** Start EXTRACT TO READ **

The five things depleting
your team right now.
Knowwn Charted measures five independent strain factors across your team to surface what's actually driving depletion right now. Not last quarter. Not in aggregate. For each person, in this moment. That's the intelligence your managers need to act.
Strain isn't one thing.
It's five.
Each factor is measured independently. A person can be high on one and low on another. That specificity is what makes the difference between a generic wellness check and intelligence your managers can use.
The system is eating their time.
EHR burden, documentation overload and regulatory pressure that pulls care professionals away from the work they came to do. When administrative strain is dominant, the problem isn't the job. It's everything around the job.
Increasing overtime spent on documentation. Frustration directed at systems rather than people. Disengagement that looks like apathy but is actually exhaustion from fighting the process.
The environment around them is breaking down.

** End EXTRACT TO READ **
** Start ENTRIES SUPPLIED **

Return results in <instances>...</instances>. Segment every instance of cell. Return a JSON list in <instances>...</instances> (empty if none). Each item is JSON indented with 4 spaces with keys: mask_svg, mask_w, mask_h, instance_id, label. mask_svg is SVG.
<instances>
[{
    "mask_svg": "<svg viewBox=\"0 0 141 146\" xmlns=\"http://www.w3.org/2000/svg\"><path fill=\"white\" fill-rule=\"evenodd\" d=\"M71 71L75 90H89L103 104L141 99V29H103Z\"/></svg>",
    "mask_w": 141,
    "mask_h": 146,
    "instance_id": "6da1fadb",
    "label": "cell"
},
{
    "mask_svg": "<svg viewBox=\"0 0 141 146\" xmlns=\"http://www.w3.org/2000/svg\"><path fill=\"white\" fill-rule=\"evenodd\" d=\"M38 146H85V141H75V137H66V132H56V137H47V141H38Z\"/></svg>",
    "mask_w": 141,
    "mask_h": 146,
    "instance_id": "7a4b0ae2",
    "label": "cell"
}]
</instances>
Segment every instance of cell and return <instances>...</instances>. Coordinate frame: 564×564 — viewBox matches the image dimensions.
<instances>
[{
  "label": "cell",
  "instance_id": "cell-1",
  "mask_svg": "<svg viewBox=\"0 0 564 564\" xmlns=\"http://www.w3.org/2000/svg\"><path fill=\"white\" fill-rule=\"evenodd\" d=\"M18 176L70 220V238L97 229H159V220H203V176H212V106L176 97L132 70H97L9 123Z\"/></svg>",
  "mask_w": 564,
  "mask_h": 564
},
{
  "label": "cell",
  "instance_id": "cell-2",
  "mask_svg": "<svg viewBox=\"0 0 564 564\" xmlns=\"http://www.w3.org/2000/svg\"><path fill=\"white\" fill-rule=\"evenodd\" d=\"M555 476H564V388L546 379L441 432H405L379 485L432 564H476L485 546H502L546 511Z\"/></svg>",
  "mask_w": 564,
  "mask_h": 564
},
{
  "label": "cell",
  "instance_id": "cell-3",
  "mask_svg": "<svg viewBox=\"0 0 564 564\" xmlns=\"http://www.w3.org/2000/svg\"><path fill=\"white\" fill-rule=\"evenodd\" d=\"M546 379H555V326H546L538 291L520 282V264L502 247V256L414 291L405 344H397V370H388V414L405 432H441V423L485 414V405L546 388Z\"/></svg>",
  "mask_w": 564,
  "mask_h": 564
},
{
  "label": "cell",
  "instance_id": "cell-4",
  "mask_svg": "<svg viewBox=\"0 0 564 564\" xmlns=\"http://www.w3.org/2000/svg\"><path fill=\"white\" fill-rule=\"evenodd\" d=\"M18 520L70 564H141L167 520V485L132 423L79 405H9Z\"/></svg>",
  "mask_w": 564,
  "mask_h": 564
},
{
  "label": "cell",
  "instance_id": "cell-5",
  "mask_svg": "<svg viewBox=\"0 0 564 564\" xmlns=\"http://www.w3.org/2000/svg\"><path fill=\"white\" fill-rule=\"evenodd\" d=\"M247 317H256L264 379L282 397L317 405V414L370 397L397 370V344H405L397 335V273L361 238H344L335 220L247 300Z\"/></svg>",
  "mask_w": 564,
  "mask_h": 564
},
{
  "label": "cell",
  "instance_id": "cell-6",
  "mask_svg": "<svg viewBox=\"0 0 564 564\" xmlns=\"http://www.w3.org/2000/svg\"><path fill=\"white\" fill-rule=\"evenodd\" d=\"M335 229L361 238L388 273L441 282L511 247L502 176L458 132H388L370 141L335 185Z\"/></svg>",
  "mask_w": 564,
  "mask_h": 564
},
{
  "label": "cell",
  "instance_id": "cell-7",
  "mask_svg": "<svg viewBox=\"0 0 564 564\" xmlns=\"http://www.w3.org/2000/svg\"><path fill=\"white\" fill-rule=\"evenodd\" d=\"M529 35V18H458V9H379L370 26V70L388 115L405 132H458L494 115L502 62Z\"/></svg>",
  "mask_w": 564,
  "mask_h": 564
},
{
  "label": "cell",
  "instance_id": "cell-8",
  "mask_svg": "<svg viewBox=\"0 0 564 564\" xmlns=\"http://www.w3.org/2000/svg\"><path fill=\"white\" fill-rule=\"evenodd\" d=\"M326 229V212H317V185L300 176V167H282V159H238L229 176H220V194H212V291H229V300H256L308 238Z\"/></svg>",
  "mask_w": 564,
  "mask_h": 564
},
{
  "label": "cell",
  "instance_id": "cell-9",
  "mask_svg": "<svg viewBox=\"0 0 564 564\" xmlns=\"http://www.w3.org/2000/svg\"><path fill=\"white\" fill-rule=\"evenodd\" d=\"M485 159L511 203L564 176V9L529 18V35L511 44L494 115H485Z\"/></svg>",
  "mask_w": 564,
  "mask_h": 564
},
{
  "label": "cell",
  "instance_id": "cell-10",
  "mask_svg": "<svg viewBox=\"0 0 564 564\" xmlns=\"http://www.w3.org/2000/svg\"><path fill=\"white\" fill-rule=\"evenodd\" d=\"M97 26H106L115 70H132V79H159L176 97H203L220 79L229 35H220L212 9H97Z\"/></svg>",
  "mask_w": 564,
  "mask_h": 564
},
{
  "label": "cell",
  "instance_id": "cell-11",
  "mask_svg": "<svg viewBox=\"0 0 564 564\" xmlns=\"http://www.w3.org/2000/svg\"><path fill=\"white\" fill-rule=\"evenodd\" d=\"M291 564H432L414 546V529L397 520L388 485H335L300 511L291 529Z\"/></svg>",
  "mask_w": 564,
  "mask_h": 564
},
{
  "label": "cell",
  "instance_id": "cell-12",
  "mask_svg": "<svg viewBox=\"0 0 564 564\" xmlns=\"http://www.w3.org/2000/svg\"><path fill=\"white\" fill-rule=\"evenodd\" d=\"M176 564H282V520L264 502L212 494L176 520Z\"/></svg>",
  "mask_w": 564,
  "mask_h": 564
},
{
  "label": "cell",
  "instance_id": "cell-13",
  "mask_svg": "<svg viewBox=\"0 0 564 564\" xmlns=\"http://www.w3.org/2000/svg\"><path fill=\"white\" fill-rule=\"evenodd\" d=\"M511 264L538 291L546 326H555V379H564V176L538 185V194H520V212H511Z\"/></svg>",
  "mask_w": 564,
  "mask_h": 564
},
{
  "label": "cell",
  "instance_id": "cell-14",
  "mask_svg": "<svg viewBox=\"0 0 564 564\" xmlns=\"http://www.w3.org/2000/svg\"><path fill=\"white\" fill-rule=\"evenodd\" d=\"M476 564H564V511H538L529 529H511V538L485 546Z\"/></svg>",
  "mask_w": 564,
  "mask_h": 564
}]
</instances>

** End ENTRIES SUPPLIED **

REQUESTS -
- 1) In two sentences, sum up the page on team strain factors.
- 2) Set down the page on team strain factors word for word, everything from "Each factor is" down to "fighting the process.".
- 3) Write the next part of the page on team strain factors, picking up after its final line.

EXPECTED ANSWERS -
- 1) Knowwn Charted measures five independent strain factors for each person on a team, in the moment, to show what is driving depletion and to give managers intelligence they can act on. When administrative strain from EHR burden, documentation overload and regulatory pressure dominates, it shows up as more overtime on documentation, frustration aimed at systems, and disengagement that is really exhaustion from fighting the process.

- 2)
Each factor is measured independently. A person can be high on one and low on another. That specificity is what makes the difference between a generic wellness check and intelligence your managers can use.
The system is eating their time.
EHR burden, documentation overload and regulatory pressure that pulls care professionals away from the work they came to do. When administrative strain is dominant, the problem isn't the job. It's everything around the job.
Increasing overtime spent on documentation. Frustration directed at systems rather than people. Disengagement that looks like apathy but is actually exhaustion from fighting the process.

- 3)
Team dysfunction, conflict and leadership breakdown that undermines the conditions people need to do their work. When relational strain is dominant, the care professional may be performing well individually while the environment around them is eroding.
Withdrawal from team interactions. Reluctance to escalate concerns. Quiet turnover where strong performers leave without warning.
They're being asked to compromise what they believe in.
Ethical conflict, values violation and the gap between the care someone wants to give and what the system allows. Moral strain is the deepest and hardest to recover from because it challenges the reason someone entered healthcare in the first place.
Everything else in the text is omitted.